Gail Rockett

Gail Rockett

Gail Rockett began a process of exploration; she asked lots of questions and started taking courses, studying, reading, writing, and volunteering. A passion for photography and nature inspires Gail and renews her connection to life. A quiet presence, with keen listening skills, Gail asks the right questions and puts people at ease, helping them recognize more fully who they are.

 
January 17 2017

The Gift of Therapy

Gail Rockett

A sad, afraid little girl, who was so alone, she was always on the outside looking in. She spent her life with no voice, small and hidden for fear of taking up space. Deep inside she had learned that she deserved to be treated harshly, her thoughts and needs unimportant; she was defective, never good enough, always a nuisance, worthless, and unlovable.

However, inside there was a sparkle, one that no matter what they did, would not go out. A sparkle encouraged by outsiders from time to time, still enough to carry her through her life until one day she had this overwhelming feeling that there must be more. She wasn’t sure why or if she deserved more, just that it was time to find out.

At the age of 56, when I chose to start therapy, I knew that I no longer wanted to continue making the same choices. I didn’t realize it then, though now I know that so many of my thoughts and decisions still were being made by that little girl who sat in the darkness alone.
Knees tucked to her chin

She sits in the corner

Her innocence fills the room

Sitting quietly, not making a sound

Taking everything in

She dreams of being special

Dreams of being wanted and loved

In the shadows she sits

Wondering why don’t they love or want her

Why they don’t come for her

She sits in the darkness, waiting for them to come

Waiting for the warmth of a touch

A warm embrace

Waiting to be seen

Waiting for love

Which never comes

Alone in the shadows, hidden, forgotten, alone.

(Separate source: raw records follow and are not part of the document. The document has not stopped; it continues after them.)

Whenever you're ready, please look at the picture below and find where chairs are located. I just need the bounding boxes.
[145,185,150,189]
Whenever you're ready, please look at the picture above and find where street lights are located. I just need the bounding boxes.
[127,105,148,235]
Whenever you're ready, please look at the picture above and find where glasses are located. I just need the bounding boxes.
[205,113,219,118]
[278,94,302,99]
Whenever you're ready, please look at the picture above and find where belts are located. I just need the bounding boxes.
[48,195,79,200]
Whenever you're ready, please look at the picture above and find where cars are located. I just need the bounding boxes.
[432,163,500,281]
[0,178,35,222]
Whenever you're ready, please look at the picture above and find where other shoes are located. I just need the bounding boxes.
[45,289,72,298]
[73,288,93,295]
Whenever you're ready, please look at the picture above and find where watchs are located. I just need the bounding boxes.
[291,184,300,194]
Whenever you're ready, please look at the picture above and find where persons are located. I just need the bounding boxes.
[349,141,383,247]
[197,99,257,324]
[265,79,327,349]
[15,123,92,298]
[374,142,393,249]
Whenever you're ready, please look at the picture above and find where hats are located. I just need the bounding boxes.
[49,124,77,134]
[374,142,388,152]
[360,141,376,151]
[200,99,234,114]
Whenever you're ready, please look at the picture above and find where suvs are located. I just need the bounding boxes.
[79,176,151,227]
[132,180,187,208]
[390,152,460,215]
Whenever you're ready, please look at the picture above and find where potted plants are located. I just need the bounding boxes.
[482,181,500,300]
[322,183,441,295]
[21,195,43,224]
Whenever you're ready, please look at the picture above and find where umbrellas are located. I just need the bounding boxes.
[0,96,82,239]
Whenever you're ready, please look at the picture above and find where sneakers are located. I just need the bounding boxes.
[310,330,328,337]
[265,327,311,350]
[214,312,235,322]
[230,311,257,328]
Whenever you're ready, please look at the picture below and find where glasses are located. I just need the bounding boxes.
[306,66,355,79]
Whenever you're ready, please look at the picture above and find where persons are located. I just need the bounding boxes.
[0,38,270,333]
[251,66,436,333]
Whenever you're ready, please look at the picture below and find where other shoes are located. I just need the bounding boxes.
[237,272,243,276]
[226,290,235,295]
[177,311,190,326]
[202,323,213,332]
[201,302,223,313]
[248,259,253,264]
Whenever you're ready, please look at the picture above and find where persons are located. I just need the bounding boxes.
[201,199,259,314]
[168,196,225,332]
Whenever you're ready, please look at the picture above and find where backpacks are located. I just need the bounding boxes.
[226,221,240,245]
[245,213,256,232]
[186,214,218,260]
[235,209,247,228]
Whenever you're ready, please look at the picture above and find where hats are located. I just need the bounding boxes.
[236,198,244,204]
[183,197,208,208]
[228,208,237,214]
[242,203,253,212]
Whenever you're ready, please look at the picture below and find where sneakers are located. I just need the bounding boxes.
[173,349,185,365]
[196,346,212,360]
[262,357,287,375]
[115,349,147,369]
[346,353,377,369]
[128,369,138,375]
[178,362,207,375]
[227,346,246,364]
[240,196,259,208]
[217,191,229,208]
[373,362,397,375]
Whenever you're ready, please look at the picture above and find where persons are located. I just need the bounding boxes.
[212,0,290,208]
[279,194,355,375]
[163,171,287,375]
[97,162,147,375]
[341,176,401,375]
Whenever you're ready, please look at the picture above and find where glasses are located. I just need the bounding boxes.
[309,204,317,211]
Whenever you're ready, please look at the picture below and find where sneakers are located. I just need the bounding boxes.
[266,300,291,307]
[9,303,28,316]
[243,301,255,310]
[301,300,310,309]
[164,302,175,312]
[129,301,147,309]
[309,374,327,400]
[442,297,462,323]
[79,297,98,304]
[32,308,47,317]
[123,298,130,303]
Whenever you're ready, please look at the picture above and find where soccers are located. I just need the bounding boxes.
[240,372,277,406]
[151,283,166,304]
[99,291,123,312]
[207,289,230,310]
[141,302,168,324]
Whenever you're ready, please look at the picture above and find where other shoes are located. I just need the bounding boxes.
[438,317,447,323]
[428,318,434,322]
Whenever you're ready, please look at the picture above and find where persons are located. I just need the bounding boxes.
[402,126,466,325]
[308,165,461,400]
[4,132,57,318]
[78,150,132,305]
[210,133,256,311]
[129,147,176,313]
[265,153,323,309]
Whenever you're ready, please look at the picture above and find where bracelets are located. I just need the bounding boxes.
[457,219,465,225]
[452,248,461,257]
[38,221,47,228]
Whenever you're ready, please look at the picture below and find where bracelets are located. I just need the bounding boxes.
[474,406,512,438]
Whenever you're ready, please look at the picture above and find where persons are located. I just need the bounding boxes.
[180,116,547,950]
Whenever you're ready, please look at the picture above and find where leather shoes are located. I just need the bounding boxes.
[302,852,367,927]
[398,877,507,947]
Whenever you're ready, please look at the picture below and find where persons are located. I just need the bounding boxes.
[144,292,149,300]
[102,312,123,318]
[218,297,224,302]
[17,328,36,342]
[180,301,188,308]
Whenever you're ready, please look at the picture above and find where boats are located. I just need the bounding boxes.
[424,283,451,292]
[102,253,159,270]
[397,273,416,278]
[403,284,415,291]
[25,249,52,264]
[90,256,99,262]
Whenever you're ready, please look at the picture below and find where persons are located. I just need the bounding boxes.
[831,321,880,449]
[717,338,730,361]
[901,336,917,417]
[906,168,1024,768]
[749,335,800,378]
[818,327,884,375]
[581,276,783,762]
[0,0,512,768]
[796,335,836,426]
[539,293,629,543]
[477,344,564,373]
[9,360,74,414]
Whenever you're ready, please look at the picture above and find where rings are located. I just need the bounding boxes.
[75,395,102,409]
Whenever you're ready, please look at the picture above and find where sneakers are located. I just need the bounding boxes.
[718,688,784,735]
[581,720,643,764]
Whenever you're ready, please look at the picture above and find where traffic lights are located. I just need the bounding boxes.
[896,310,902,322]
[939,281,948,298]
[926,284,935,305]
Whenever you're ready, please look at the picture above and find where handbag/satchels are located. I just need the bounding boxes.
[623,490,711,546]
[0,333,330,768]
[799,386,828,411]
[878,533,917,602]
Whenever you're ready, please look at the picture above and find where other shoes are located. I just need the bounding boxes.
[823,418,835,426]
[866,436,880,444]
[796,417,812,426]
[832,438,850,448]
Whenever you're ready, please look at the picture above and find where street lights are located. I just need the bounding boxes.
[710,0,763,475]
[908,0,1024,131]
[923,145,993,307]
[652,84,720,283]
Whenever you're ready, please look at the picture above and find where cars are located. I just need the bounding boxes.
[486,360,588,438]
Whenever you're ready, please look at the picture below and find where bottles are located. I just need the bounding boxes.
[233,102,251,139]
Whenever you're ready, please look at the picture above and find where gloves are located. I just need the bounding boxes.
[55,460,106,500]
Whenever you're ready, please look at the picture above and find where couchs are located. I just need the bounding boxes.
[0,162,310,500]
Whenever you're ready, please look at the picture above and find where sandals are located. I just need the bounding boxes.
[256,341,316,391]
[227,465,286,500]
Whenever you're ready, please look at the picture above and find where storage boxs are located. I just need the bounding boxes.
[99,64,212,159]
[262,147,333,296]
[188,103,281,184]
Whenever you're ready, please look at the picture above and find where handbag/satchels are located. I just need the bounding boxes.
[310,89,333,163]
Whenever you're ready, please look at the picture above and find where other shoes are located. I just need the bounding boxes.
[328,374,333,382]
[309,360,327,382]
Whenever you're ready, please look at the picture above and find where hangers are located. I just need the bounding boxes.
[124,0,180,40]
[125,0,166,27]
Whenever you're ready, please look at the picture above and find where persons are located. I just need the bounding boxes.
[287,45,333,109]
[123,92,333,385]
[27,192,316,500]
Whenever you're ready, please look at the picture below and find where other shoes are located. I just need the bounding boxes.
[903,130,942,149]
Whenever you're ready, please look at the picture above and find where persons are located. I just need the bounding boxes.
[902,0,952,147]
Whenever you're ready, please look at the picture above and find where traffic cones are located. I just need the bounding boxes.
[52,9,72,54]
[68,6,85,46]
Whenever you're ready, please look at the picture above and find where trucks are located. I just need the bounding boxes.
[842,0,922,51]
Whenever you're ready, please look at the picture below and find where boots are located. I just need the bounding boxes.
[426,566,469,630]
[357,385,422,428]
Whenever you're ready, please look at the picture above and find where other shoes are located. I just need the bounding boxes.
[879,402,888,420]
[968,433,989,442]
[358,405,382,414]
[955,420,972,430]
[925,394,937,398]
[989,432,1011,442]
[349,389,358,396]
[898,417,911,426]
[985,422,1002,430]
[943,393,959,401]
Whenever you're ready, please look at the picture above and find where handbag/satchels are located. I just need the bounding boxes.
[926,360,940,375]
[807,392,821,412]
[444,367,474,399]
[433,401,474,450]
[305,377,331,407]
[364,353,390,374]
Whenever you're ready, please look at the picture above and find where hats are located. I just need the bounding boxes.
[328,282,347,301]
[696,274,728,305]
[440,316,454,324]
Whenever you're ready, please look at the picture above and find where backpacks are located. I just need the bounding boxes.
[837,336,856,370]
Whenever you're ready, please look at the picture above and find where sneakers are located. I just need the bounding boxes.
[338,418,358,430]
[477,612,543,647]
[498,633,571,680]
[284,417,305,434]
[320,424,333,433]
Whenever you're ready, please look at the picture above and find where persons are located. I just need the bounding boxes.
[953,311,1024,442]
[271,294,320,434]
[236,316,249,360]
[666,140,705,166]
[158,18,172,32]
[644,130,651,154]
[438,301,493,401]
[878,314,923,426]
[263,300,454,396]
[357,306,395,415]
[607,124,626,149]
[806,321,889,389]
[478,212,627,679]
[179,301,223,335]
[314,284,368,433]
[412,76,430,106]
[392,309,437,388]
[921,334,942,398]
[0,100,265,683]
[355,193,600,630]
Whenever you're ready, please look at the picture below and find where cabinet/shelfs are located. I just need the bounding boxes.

We all have histories, stories, and beliefs, I believe they need to be honored in whichever way you choose, so I chose therapy. Therapy…what was I thinking! At the beginning I didn’t want anyone to know that I was seeking help. I would hear those voices in my head, the ones I realized later weren’t mine. The ones that said, “You are weak. I always knew there was something wrong with you—grow up, get over it, it wasn’t that bad.”

I never wanted anyone to see me fall apart, even though I was continuously falling apart inside. I now understand why I struggled so much, why it was so painful. After leaving my second husband, I started therapy, in search of answers to why I kept putting myself into these situations. I continued to take care of everyone else, everyone except myself. I didn’t understand the depth of how and why I made decisions, but I knew that I no longer wanted to remain this way. I was wasting my life in a deep depression, most of the time wondering if it was worth it, while at the same time hiding what I was feeling from everyone; it was a very lonely time.

Beginning therapy, I was impatient. I wanted answers and I wanted them now. I learned that impatience can slow your progress. I wasn’t looking to blame anyone; I was willing to take responsibility for my life. Wasn’t I the one making the choices? In therapy I learned that the choices I made, which I thought were mine, were actually so wrapped up in my core beliefs, the beliefs I had learned from others, which I was still carrying with me. If I wanted to move forward, I would have to start feeling and acknowledging my emotions.

It’s very true when they say you need to go through and not around what you are feeling. I know I make choices now based on the truth of my story, the new one that I’m the authority on. Therapy has given me the voice that I never had. It has shown me that I’m allowed to like what I like. I can be my own person and that is all right. It has taught me that taking care of me and having compassion for myself isn’t selfish—it’s healthy.

I’ve learned that I had so many answers inside of me, and once I was willing to start trusting myself, it was easier to make decisions. I’ve learned that I am enough and lovable. Everything I learned in therapy, including the day-to-day tools, has enriched my life, and so has the kindness and patience of my therapist.

Please know that you are not alone. You may feel like it—however, there is support for you, whether it be family, friends, support groups, distress telephone lines, or a caring therapist. Therapy was one of the greatest gifts I gave myself. I didn’t realize it at the beginning, and it took me a while to accept this gift and to trust my therapist. Once I did, I started to move forward with my life, and my experience was life-changing, which is why I want to share it with others.